# DMX iris as projector douser?



## Joshualangman (May 20, 2019)

Hi all,

Does anyone do this? Any reason not to? I'm concerned that the iris may be smaller than the lens even when full open. Does anyone make an iris-type product for a larger aperture than the typical S4 iris?

Josh


----------



## RonHebbard (May 20, 2019)

Joshualangman said:


> Hi all,
> 
> Does anyone do this? Any reason not to? I'm concerned that the iris may be smaller than the lens even when full open. Does anyone make an iris-type product for a larger aperture than the typical S4 iris?
> 
> Josh


 *@Joshualangman* Try Apollo and / or Rosco Labs for 'A' size irises; 'A' sizes have a larger aperture than 'B' or 'M' size irises. *@GreyWyvern* Have you any advice for our OP *@Joshualangman* *??? * 
Toodleoo! 
Ron Hebbard


----------



## derekleffew (May 20, 2019)

Joshualangman said:


> Does anyone do this? Any reason not to?


Why bother? Why is an iris better than a flap or flag? The whole point of a projector douser is to "darken" video black. No one will, or should, notice how the sourced is further dimmed.


----------



## Joshualangman (May 20, 2019)

The flag action has been noticeable in the past. Plan A was to do a custom gel string on a scroller, but this is plan B, and half as expensive, if it works.


----------



## Joshualangman (May 20, 2019)

Although it occurs to me that irises don't close all the way … which would probably explain why no one else does this. So maybe this is a bad idea anyway.


----------



## derekleffew (May 20, 2019)

In the olden days when Wybron made dousers as well as scrollers, they had the Eclipse. It was a venetian-blind type shutter. Some objected to parts of the mechanism staying in the path when open. The Eclipse II was a fully-closing iris type. You might try hunting one down. Came as large as 24" IIRC.



Wybron Eclipse douser


Wybron Eclipse II douser


----------



## RonHebbard (May 20, 2019)

Joshualangman said:


> Although it occurs to me that irises don't close all the way … which would probably explain why no one else does this. So maybe this is a bad idea anyway.


 *@Joshualangman* In the cobwebs of my mind I believe I'm recalling an iris that had a little arm which swung up and blocked the tiny hole when irised down to its minimum diameter. Let's summon Control Booth's Super Trouper and Gladiator iris expert: *@ship* Can you help our O.P. @Joshualangman *?*
Toodleoo! 
Ron Hebbard


----------



## ship (May 20, 2019)

c. 1950 Kliegl Dyna Beam


----------



## theatricalmatt (May 20, 2019)

I've used City Theatrical projector dowsers, DMX Irises, and Wybron's Eclipse dowsers to dowse projectors.

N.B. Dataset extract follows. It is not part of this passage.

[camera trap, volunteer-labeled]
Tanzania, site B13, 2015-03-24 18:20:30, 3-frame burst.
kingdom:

I like the City Theatrical dowser best, mainly because that's what it's supposed to do. (That being said, they overlooked its potential application for doing many other things besides....) That being said, the flag movement is often too noticeable by an audience, the motor is a little weak for very fast open and closes, and there's occasionally an issue with hysteresis; ie, it doesn't always make it to full open and full closed, especially if you're trying to eliminate the aforementioned noticeability aspect by only manipulating it from, say, 10 - 70% iinstead of 0 - 100%.

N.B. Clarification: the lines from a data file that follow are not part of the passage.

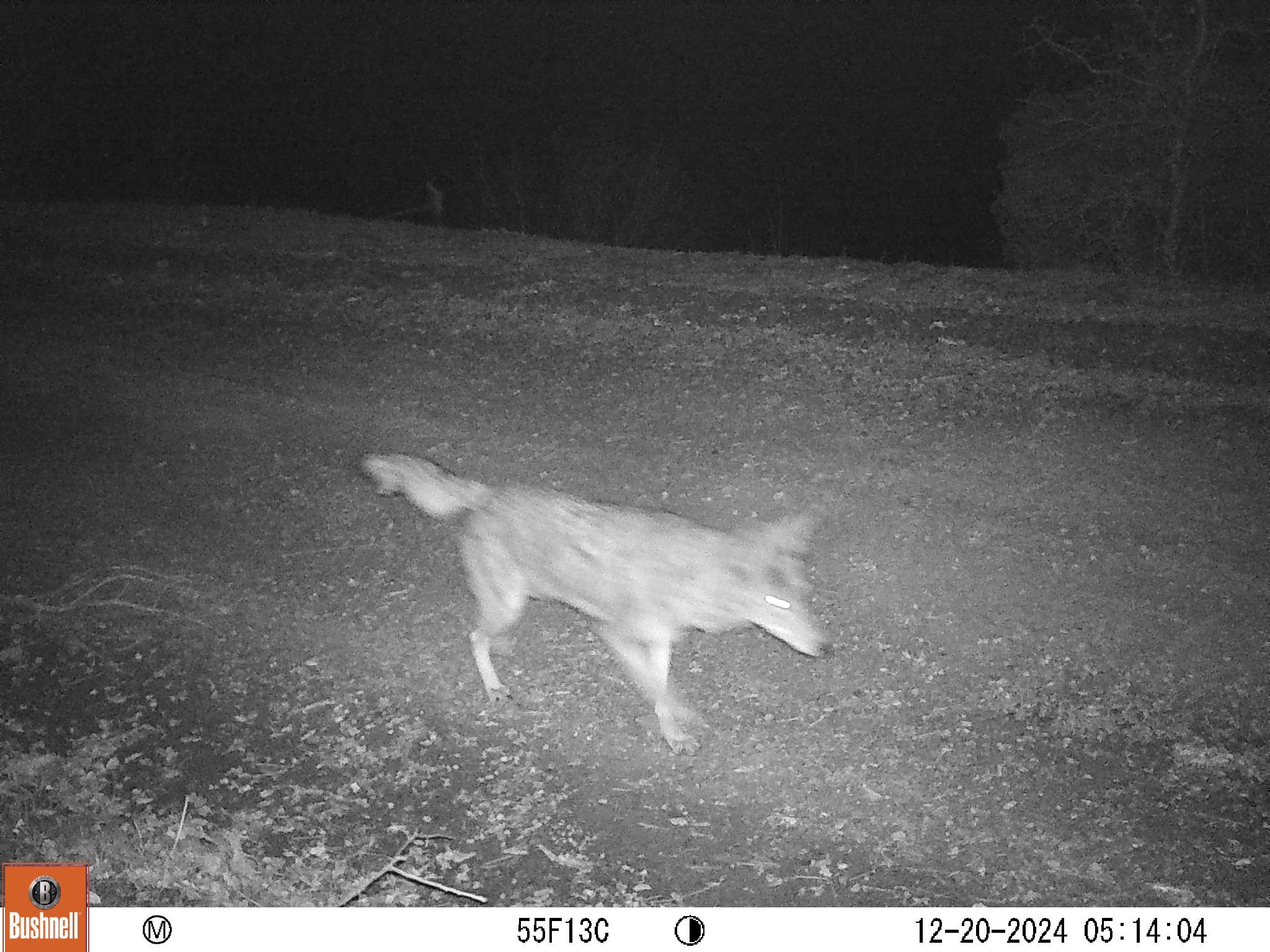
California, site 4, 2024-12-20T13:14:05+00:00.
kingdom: Animalia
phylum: Chordata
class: Mammalia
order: Carnivora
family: Canidae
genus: Canis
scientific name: Canis latrans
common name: coyote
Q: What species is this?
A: Coyote (Canis latrans).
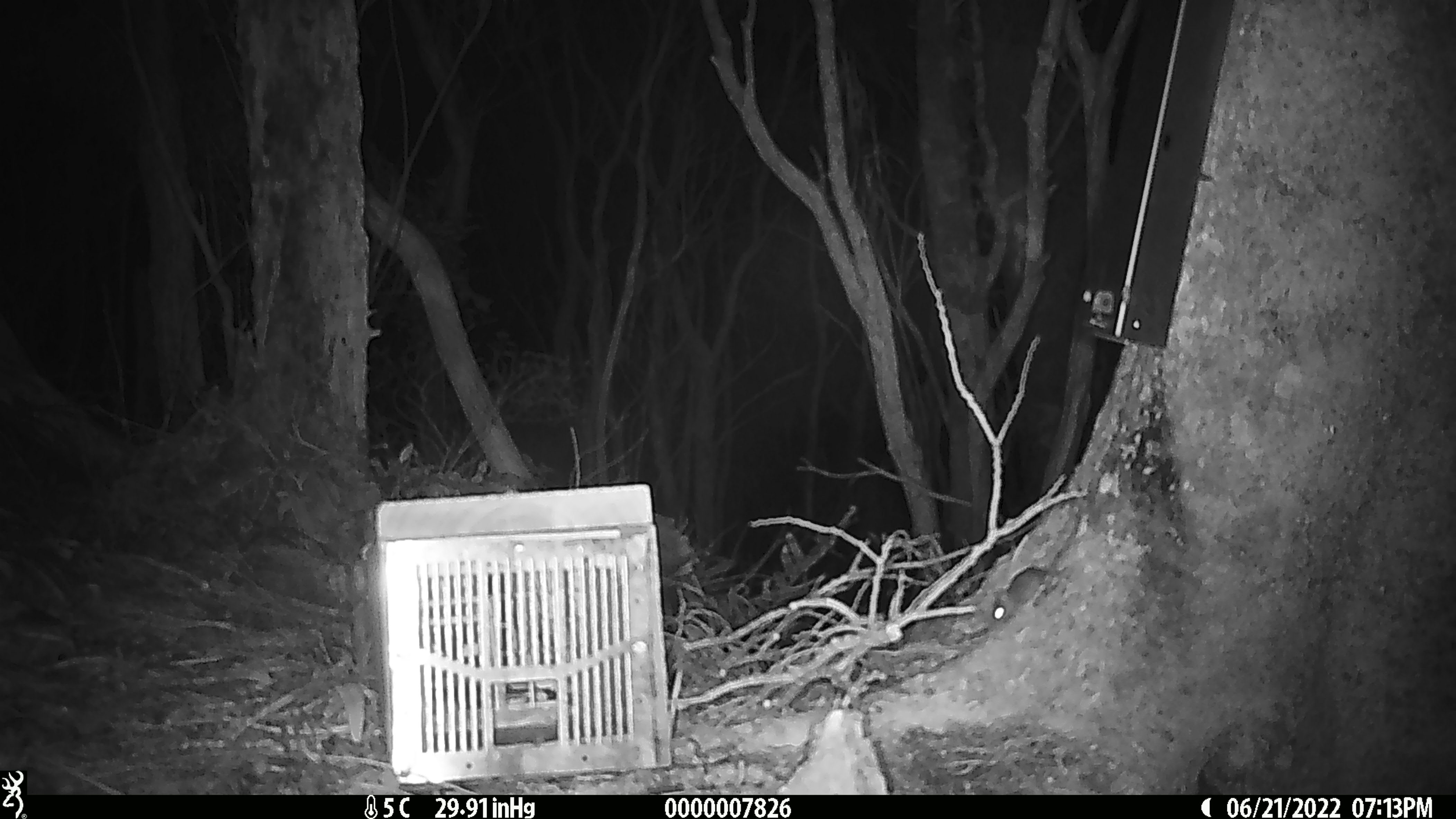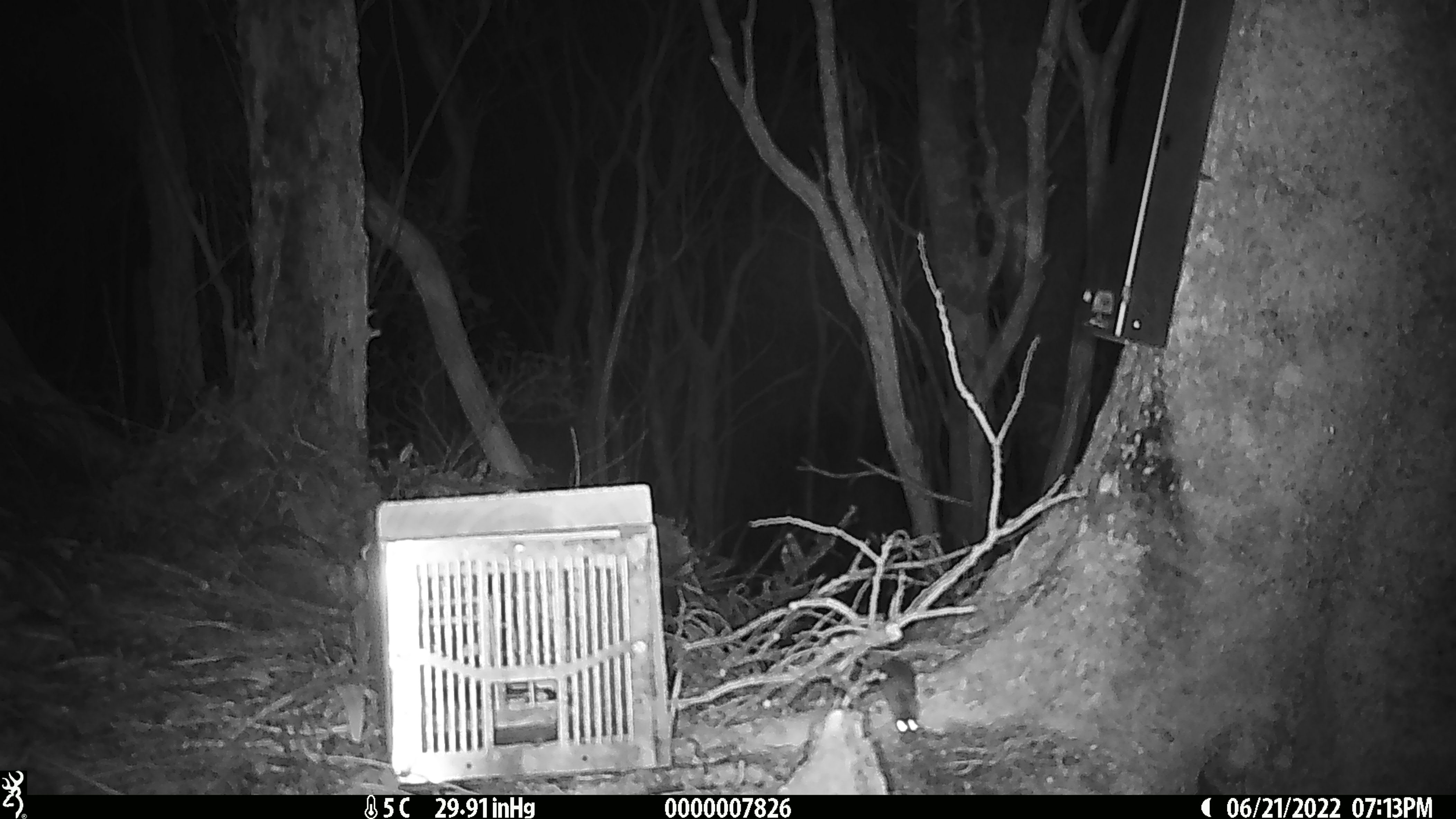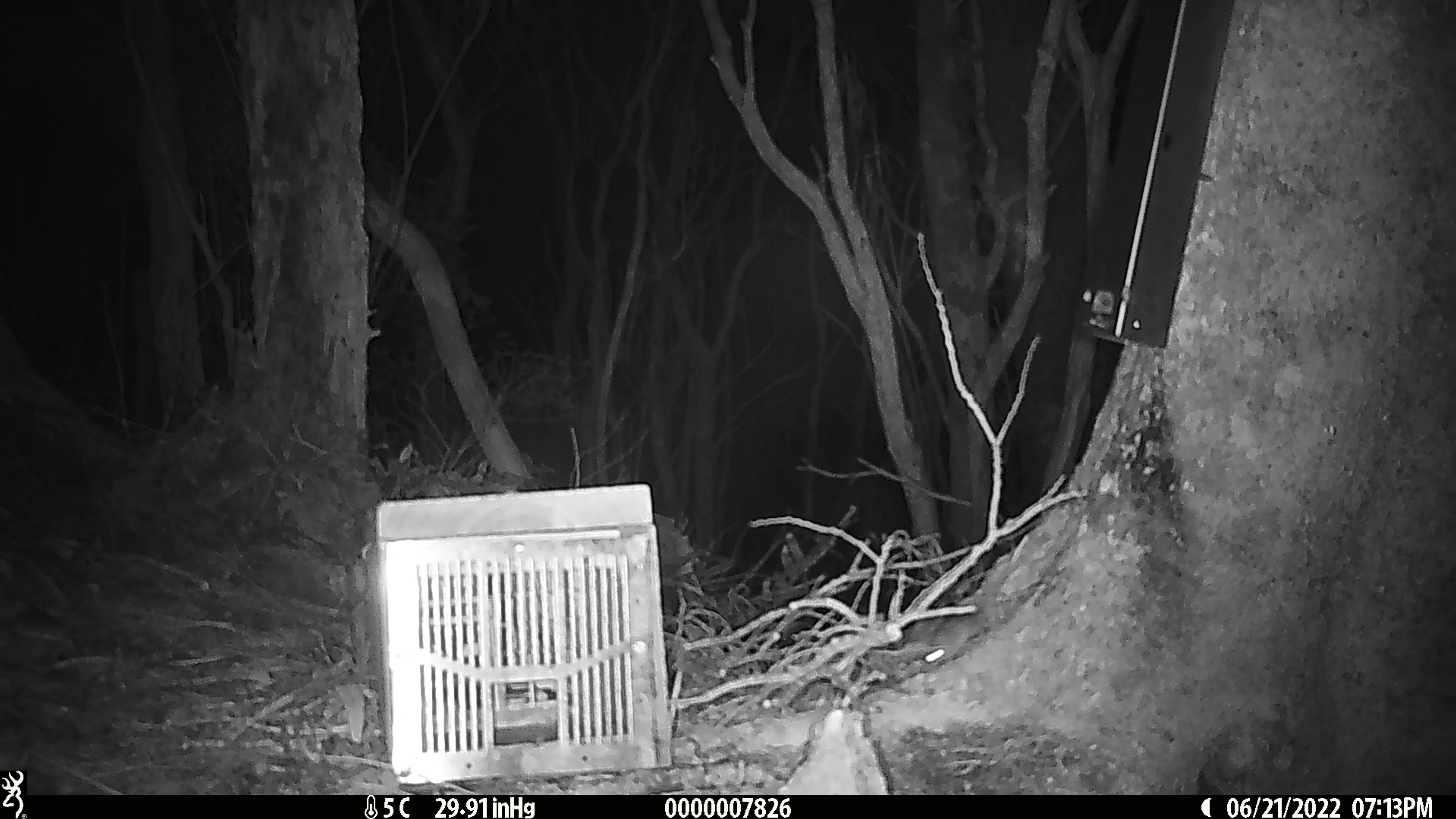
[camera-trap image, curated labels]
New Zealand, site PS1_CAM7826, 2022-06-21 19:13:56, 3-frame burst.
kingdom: Animalia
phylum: Chordata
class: Mammalia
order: Rodentia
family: Muridae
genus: Mus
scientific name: Mus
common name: mouse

The DMX Iris works surprisingly well, even with the small aperture remaining at center; maybe it's how we had the projector focused, maybe it's the distance we had it from the projector lens ... maybe any light bleed disappeared underneath the cyc light wash. The aperture size was never an issue, but I also used it in this specific application with a ~2500 lumen desktop projector with a fairly average lens, not a long-throw or extreme short throw lens.

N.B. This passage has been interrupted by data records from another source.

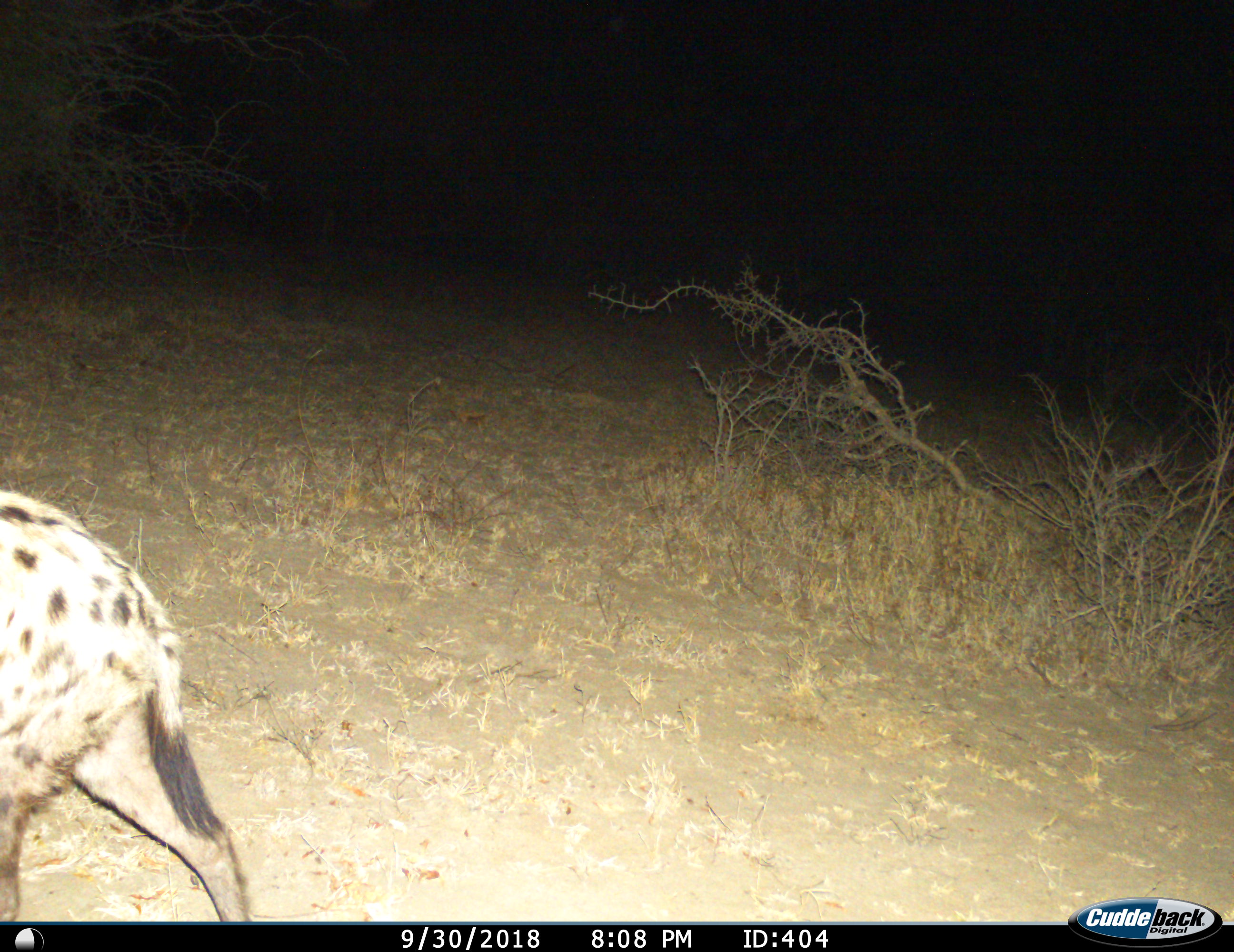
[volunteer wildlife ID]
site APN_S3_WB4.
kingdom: Animalia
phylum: Chordata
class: Mammalia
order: Carnivora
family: Hyaenidae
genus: Crocuta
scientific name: Crocuta crocuta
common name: spotted hyena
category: hyenaspotted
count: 1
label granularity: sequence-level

The Wybron Eclipse didn't work. Full stop. The vanes on the dowser were just too large, and no matter how close or far it was set from the projector, they cast shadows. We didn't try the 'iris' version of the Eclipse, as none were available to us.


----------



## Joshualangman (May 20, 2019)

This is exceptionally helpful, theatricalmatt. Thanks.


----------



## ruinexplorer (May 20, 2019)

I use the Eclipse 2 dousers, including partial close to feather video black in mostly dark projection. For the DMX iris, it depends on how close you have it to the lens and how large the image is at that point.


----------



## GreyWyvern (May 21, 2019)

You would just need an iris that closes all the way, which some do. We have done scrollers (strings) for this purpose as well.


----------



## Joshualangman (May 22, 2019)

Hi GreyWyvern, if we decide to do the gel string approach, I'll get in touch. Thanks.


----------



## RonHebbard (May 22, 2019)

Joshualangman said:


> Hi GreyWyvern, if we decide to do the gel string approach, I'll get in touch. Thanks.


 *@Joshualangman* Typing @ prior to GreyWyvern will cause the Control Booth 'Bat call' to flag Grey the next time he logs in. Mr. Wyvern is an Apollo staffer (and a good guy too.) 
Toodleoo! 
Ron Hebbard


----------



## ship (Jun 5, 2019)

I found my photo's of the Iris Dowser plate on the Dyna Beam if anyone is interested in seeing how it worked. Let me know and I'll send/post the photos.


----------



## Scarrgo (Jun 5, 2019)

Interested....


----------



## ruinexplorer (Jun 6, 2019)

ship said:


> I found my photo's of the Iris Dowser plate on the Dyna Beam if anyone is interested in seeing how it worked. Let me know and I'll send/post the photos.


If you could post photos, that would be wonderful.


----------